(STORED DATA begins)
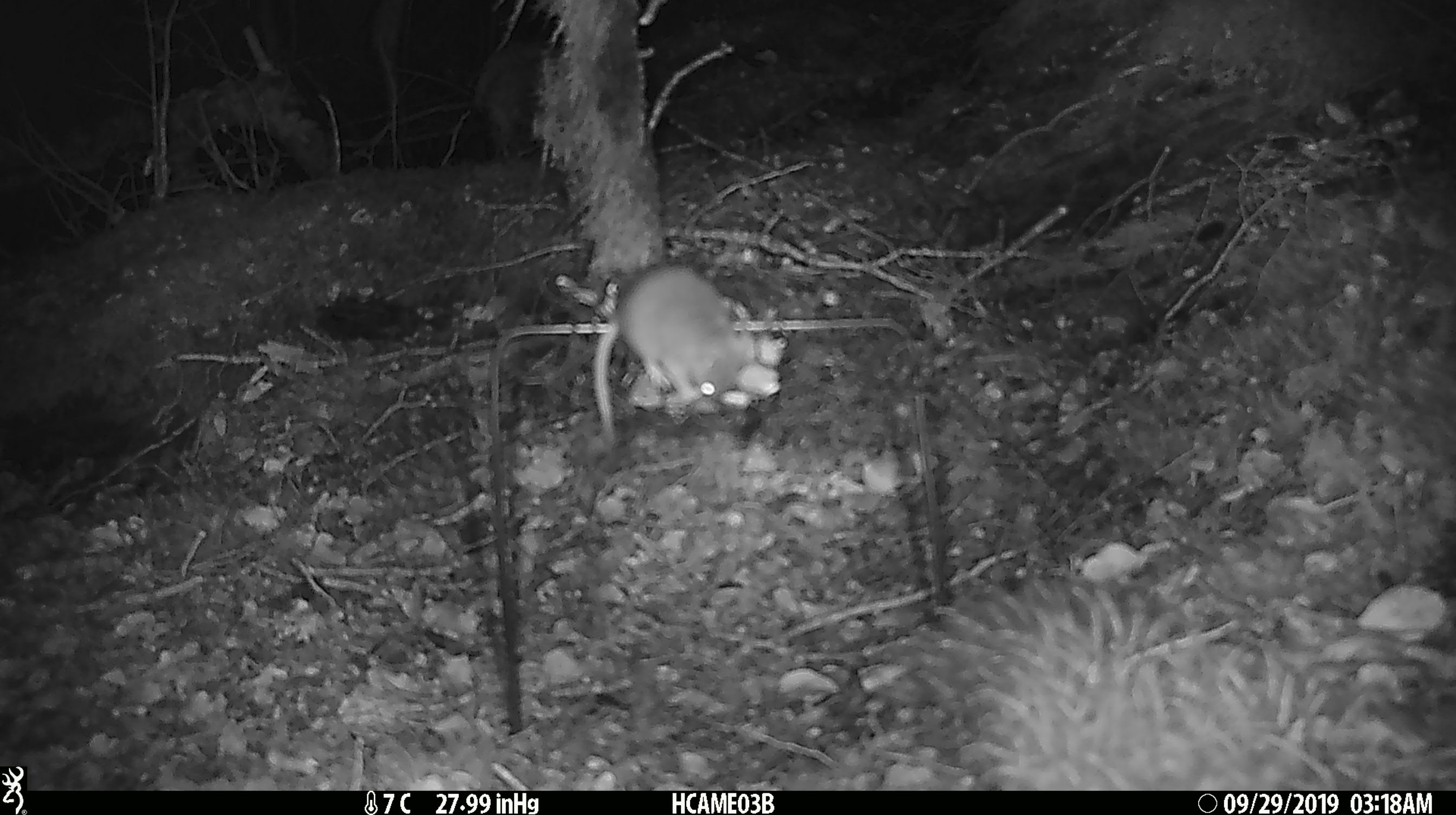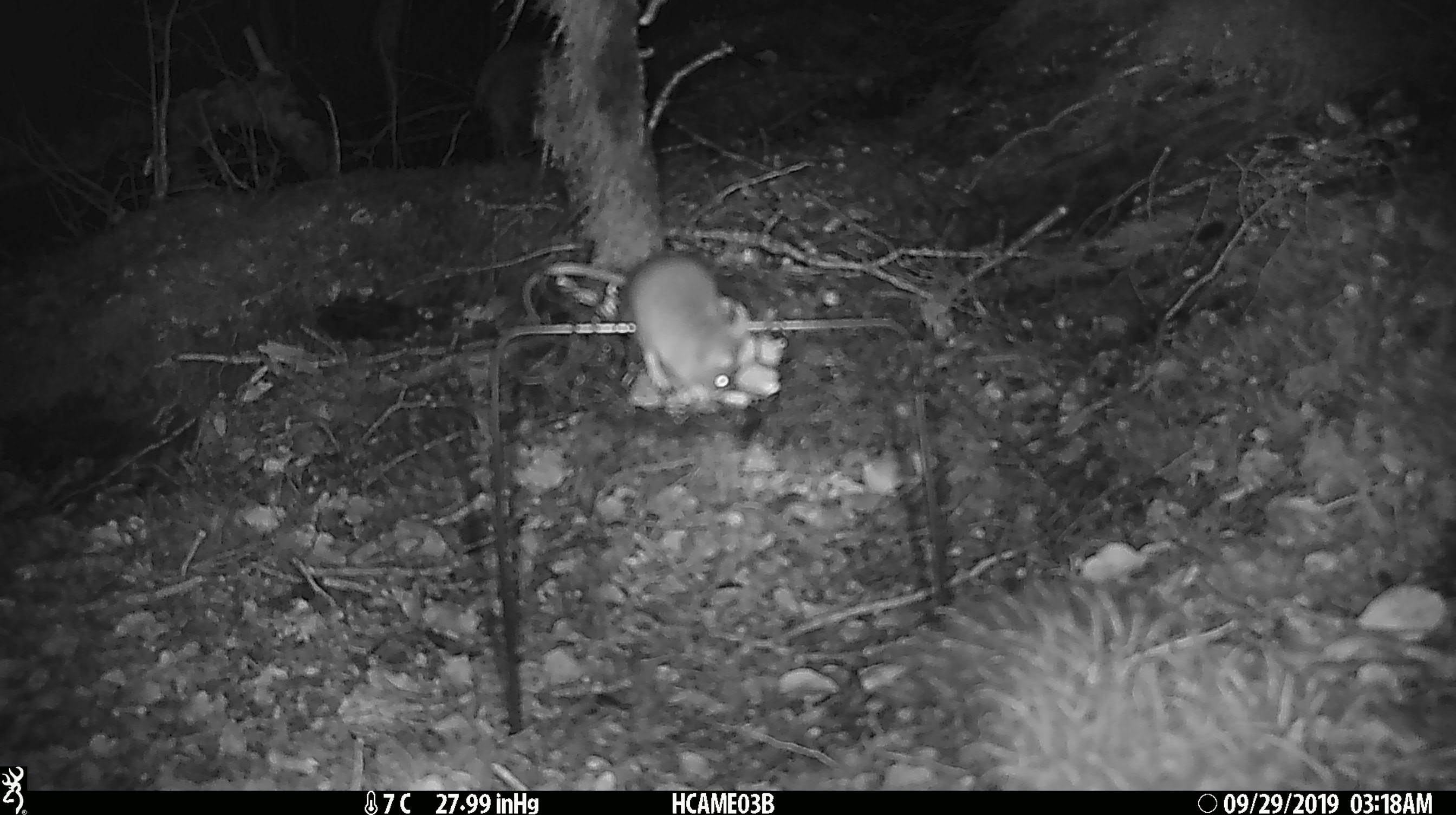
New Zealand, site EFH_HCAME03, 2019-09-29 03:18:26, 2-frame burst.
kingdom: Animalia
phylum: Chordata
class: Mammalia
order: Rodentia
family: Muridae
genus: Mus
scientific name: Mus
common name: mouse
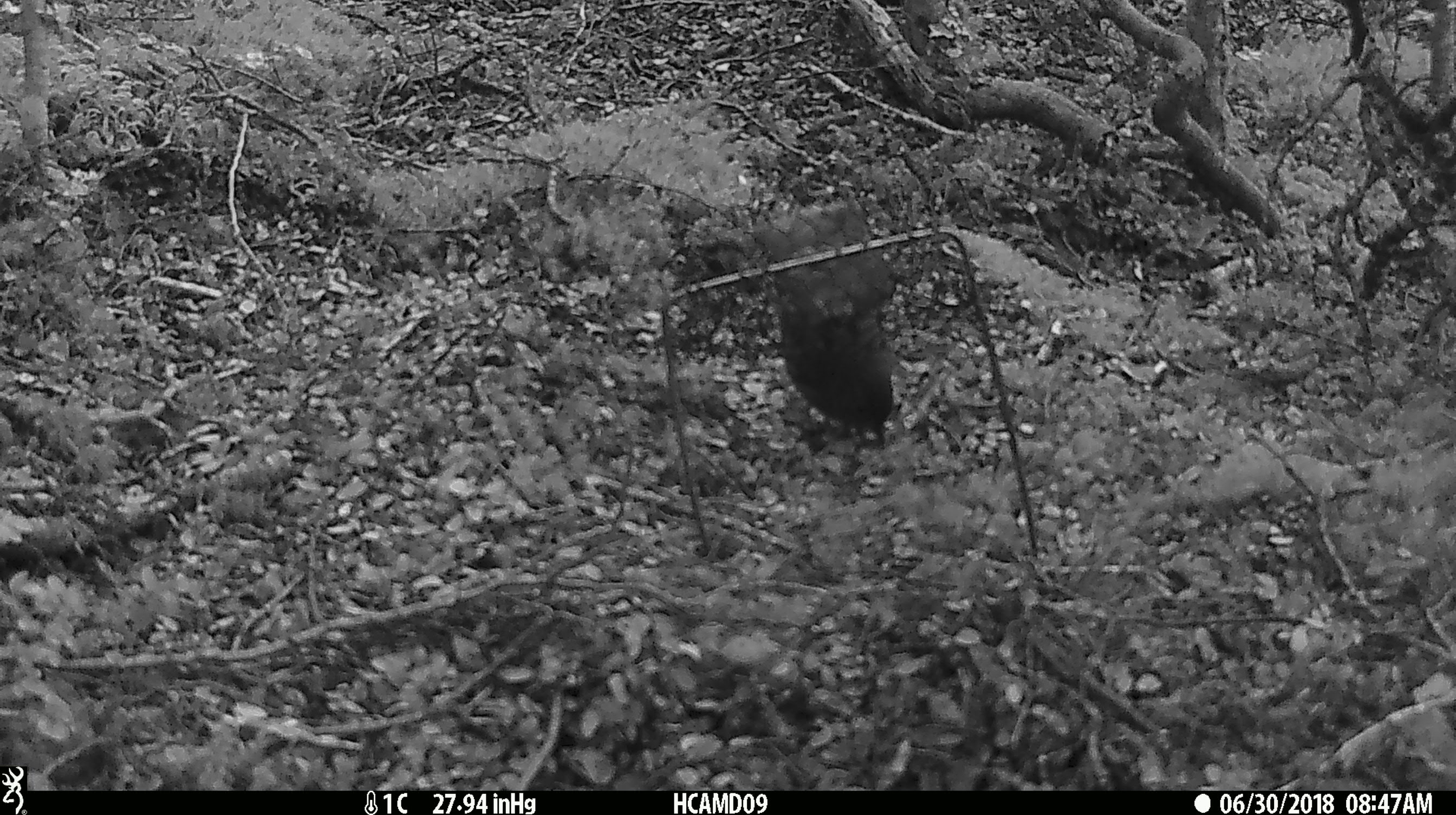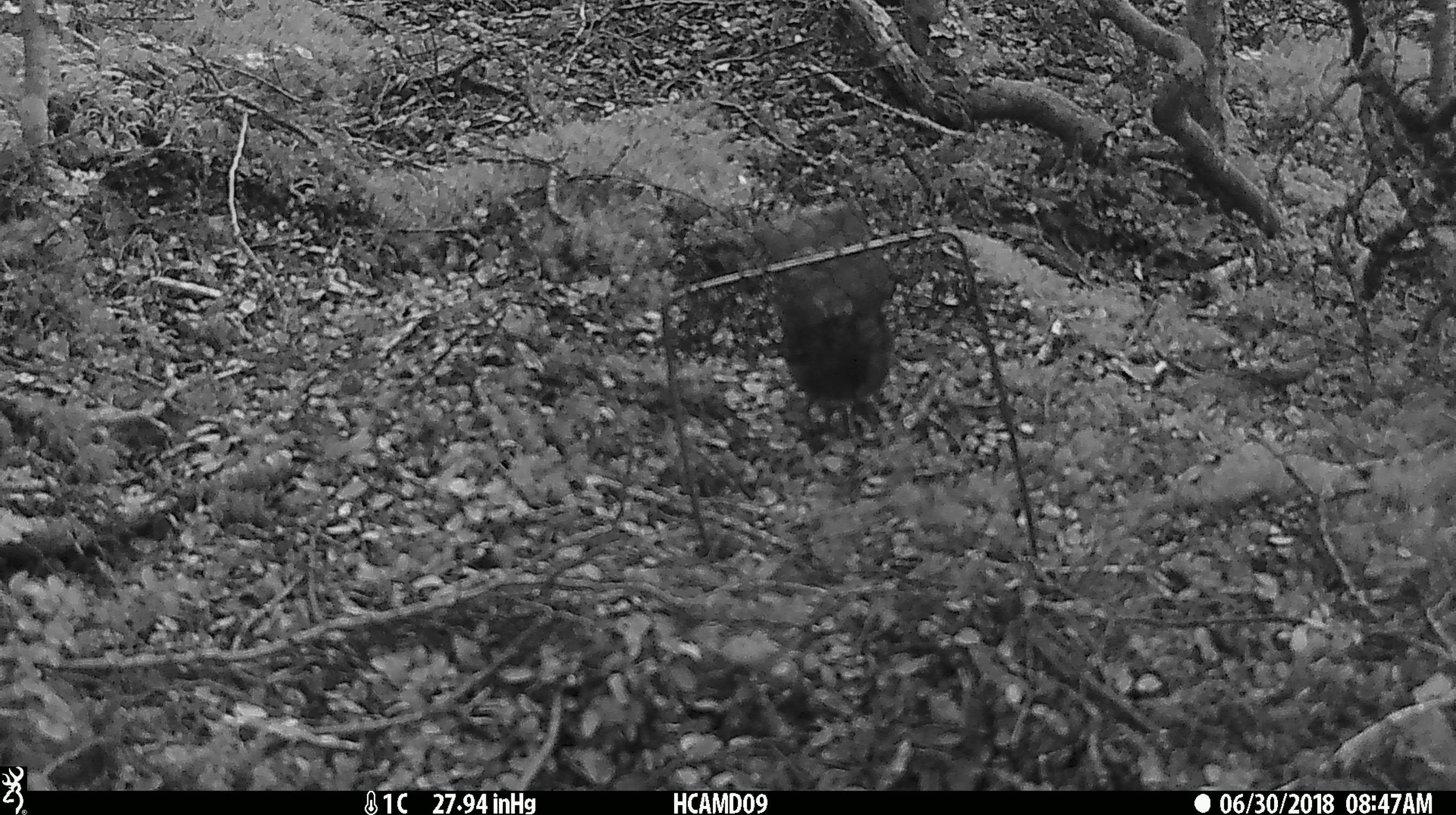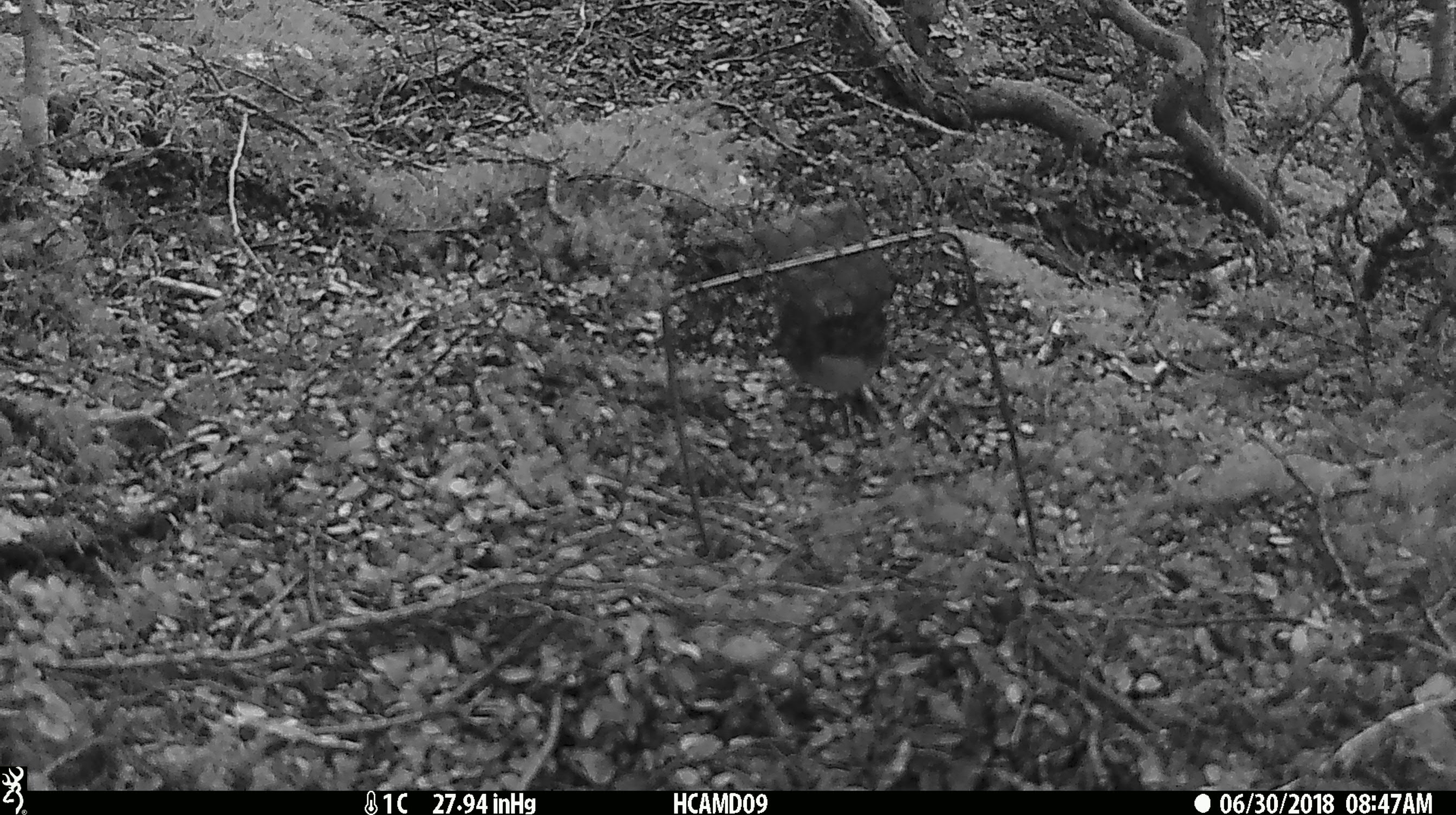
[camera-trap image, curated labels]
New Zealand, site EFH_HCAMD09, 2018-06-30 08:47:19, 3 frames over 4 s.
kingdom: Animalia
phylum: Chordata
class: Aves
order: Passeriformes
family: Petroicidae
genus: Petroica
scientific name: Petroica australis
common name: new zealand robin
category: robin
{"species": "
(STORED DATA ends)
HOW TO COMPLETE THIS TASK
Your response should consist solely of the lines from the one containing "New Zealand, site EFH_HCAMD09, 2018-06-30" to the end of the entries, both ends included, exactly as they appear.

TASK OUTPUT
New Zealand, site EFH_HCAMD09, 2018-06-30 08:47:19, 3 frames over 4 s.
kingdom: Animalia
phylum: Chordata
class: Aves
order: Passeriformes
family: Petroicidae
genus: Petroica
scientific name: Petroica australis
common name: new zealand robin
category: robin
{"species": "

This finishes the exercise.